··· RECORDS FOR THE TASK

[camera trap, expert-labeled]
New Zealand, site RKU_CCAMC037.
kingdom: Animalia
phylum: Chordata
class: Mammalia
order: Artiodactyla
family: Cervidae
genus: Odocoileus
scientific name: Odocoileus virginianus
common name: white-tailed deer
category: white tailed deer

······

Exact copies of the lines from the one holding "kingdom: Animalia" to the end of the entries are all that should be written.

- _TASK RESULT_
kingdom: Animalia
phylum: Chordata
class: Mammalia
order: Artiodactyla
family: Cervidae
genus: Odocoileus
scientific name: Odocoileus virginianus
common name: white-tailed deer
category: white tailed deer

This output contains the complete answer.